Within the compiler task specifications and optimization flags will combined using adapters into a specific prompt and format to interface with the AI component.
Optimization flags
Optimization is a process where you take a working system, meaning it can in theory go from inputs to outputs, but it does not currently do so in a satisfactory way. It is not optimization to define and construct the task-completing system. Upon compiling, optimization flags can be provided. For instance, few-shot demos could be added into the prompt, or an AI persona could be defined. The same goes for a specific type of generation such as ‘think step by step,’ and the style of adapter, using JSON or XML, or even a compilation flag for triggering the fine-tuning of model weights using appropriate hyperparameters and training set, etc. Those are compilation tags that are too specific to a certain compilation and model to be in the specification, but they are nevertheless extremely important and powerful to drive an AI component’s performance.
Adapters
Adapters handle practical issues that arise when interfacing general system logic with specialized AI components. Their role is to abstract away friction caused by specific constraints or idiosyncrasies of powerful but less flexible AI component interfaces.

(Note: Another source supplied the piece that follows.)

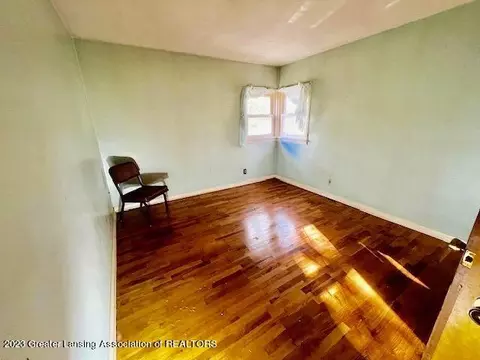 13013 Turner Rd, Dewitt, MI 48820 photo 18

As just discussed in the optimization section, sometimes for LLM performance reasons we may want to give it a role or persona, some few-shot examples, maybe a list of tools in addition to elements from the Task Specification Object. It is the task of a formatting adapter to bring all those together for the LLM input interface. Similarly, AI outputs must be parsed into the output required by the task alongside some extra LLM outputs which may be beneficial for performance or monitoring reasons. For instance, an LLM could produce thinking traces, tool calling traces, etc.
In short, adapters primarily manage two areas:
- Input Formatting: Converting inputs into the precise formats AI models expect (tokenization, padding, embedding formats, API call structures).
- Output Parsing: Interpreting and translating model outputs back into clearly specified, structured forms suitable for downstream processing or evaluation.
Adapters simplify the logical composition and enable developers and AI practitioners to concentrate on specifying tasks clearly rather than managing cumbersome AI-specific plumbing.
The compilers’ advantage
Ultimatly given a task specification, optimization flags and AI component target, a program can be compiled automatically thanks to the compiler picking previously defined adapters (formatters or parsers) and the resulting program can be evaluated using a combination of judge, metric, and example set. That is how I would build programs that use AI for completing their tasks. This has the advantage of opening the door to optimization, and easily and confidently changing AI component target.
AI program composition
Orthogonally to the compilation of AI programs from task specification, you can compose those AI programs together in very powerful, maintainable and very importantly ever improving systems. As a new AI component comes out you can easily change the compilation target, evaluate and if satisfactory change to the improved AI component.
Conclusion
To build systems that age well, treat every task as a contract: state what must happen, not how. Encode that contract in a single, versioned Task-Spec Object—examples, metrics, I/O schemas, and nothing more. Hand it to a compiler that knows how to translate the contract into calls to whatever AI component (LLM, model, or rule engine) happens to be fastest, cheapest or most accurate today. Let adapters absorb the messy realities of tokens, JSON quirks, rate limits. Measure against the specifications; this keeps the door open for painless swaps when better models appear.